A fundamental development has been the introduction of economic capital (also known as risk-adjusted return on capital or RAROC), which aggregates risks across an entire enterprise and expresses them in standard units.

"The greatest strategic management tool is economic capital," said Key's Blakely. "Only through the process of economic capital allocation are you able to determine how much risk you have and how it's changing over time."

Economic capital makes it possible to compare risks in different lines of businesses. "A bond trading desk takes different types of risk than marine lending," Blakely said. "One takes credit risk, the other takes market risk."

By charging them economic capital, he said, "it doesn't matter what risk it is. What matters is they draw capital for all the risks they undertake."

In the past, the regulatory capital that banks set aside didn't adequately distinguish among the different risks.

"You could do a highly-leveraged, low-quality loan that would draw the same amount of regulatory capital as a high-quality, well-secured loan," said Blakely. "Same amount of capital, same return on equity."

Technology has allowed banks to make finer risk calculations, such as in credit scoring. "While credit scoring has been around for a long time on the consumer side, we're getting more sophisticated about credit scoring on the commercial side," said Blakely.

But, he continued, "we also have to know that once the credit defaults, how much did we lose? So you need probability of default and loss given default, and you can only do that using technology."

AGGREGATING RISK
Enterprise risk management is about providing the information that management needs to make informed risk decisions. Yet it doesn't make sense to talk about a single enterprise risk management system, according to Blakely.

"It's a collection of systems that add up to support economic capital," he said. "A VaR Value at Risk system on the trading floor, a credit scoring system on the consumer and commercial sides and an operational loss database. All are important components to build up economic capital allocation."

Not all risk managers think economic capital provides a sufficient picture of overall risk, however.
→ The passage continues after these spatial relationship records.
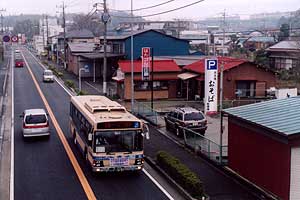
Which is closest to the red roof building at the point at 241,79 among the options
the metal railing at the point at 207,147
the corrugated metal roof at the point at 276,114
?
the metal railing at the point at 207,147

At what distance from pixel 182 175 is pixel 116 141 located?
308cm

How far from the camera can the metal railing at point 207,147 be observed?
72.3ft

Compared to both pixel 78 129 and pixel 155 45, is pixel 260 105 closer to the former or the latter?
pixel 78 129

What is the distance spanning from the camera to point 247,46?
104 metres

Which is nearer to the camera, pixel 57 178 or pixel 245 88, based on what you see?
pixel 57 178

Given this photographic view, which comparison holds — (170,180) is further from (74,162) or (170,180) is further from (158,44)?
(158,44)

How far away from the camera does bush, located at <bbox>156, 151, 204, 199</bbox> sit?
16.7m

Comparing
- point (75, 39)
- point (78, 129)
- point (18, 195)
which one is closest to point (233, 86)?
point (78, 129)

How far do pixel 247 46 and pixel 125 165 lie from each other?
8844 centimetres

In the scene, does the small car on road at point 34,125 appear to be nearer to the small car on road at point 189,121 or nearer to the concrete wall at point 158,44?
the small car on road at point 189,121

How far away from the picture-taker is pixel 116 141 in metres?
19.3

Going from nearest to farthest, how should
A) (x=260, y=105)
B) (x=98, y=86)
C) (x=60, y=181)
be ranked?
(x=60, y=181), (x=260, y=105), (x=98, y=86)

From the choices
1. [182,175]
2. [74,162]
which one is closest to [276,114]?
[182,175]

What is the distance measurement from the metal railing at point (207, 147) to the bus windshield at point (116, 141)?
436cm
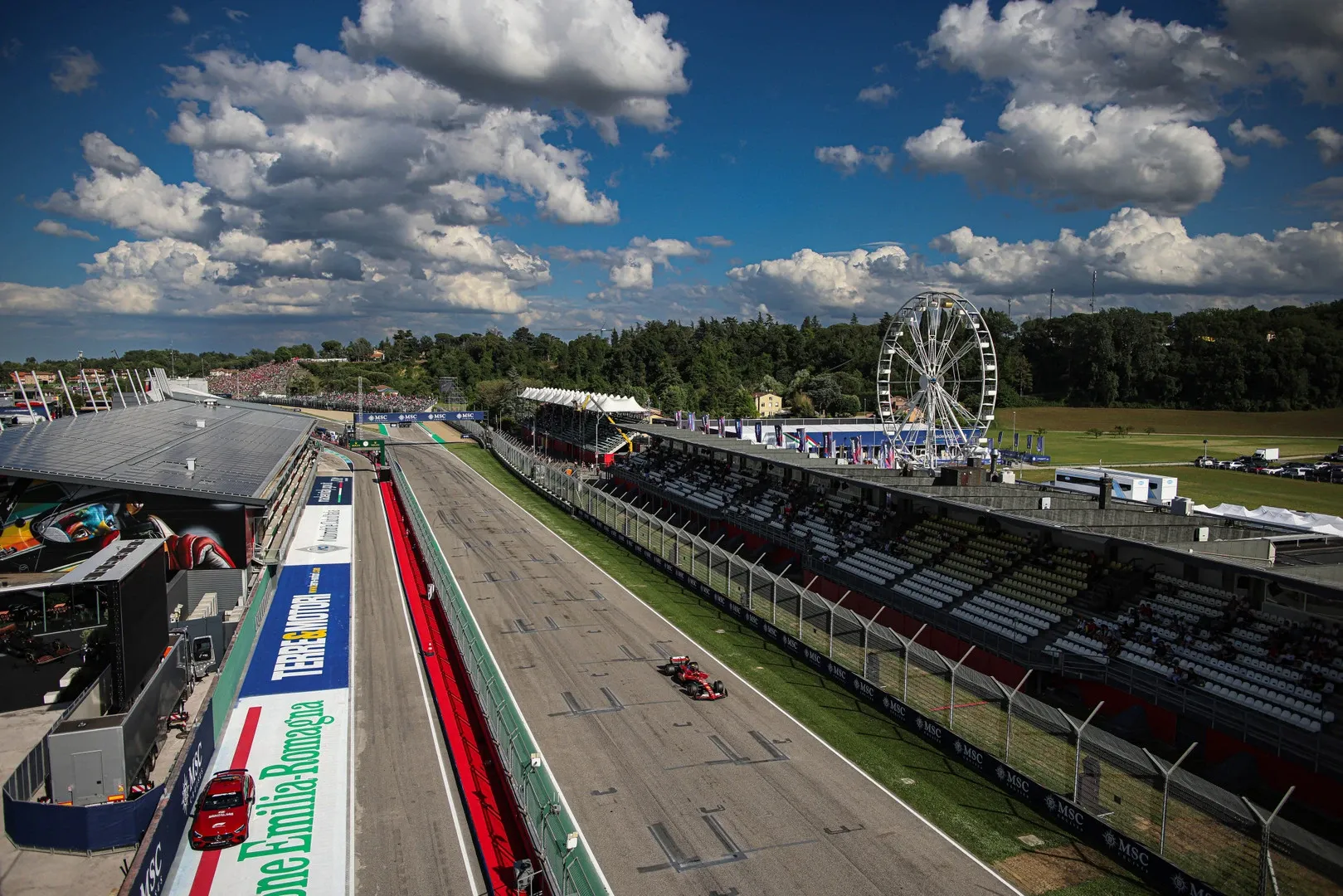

"I've been hesitant to derive a number that says here's our level of risk," said Wachovia's Truslow. "Quantitative methods are good tools, but they're only tools. Business judgment and processes are important as well."

Still, most vendors of risk analytics systems tout economic capital allocation as cornerstones of their products. ERisk, a New York-based vendor, offers a methodology that first analyzes the individual probability distributions of credit, market, interest rate and operating risks, then integrates them using the correlations between the different risk types, and finally determines the economic capital needed to support them.

"Vendors like ERisk have developed Web-enabled technology that integrates credit, market and operating risk," said Bank of Hawaii's Isaac.

Other leading risk management firms, such as KMV (acquired by Moody's earlier this year), Algorithmics, SunGard and QRM have adopted similar methodologies for credit and market risk. But such systems are intended for use by money center banks; for second-tier banks such as Bank of Hawaii, the cost of adopting an integrated enterprise risk management solution is often prohibitive.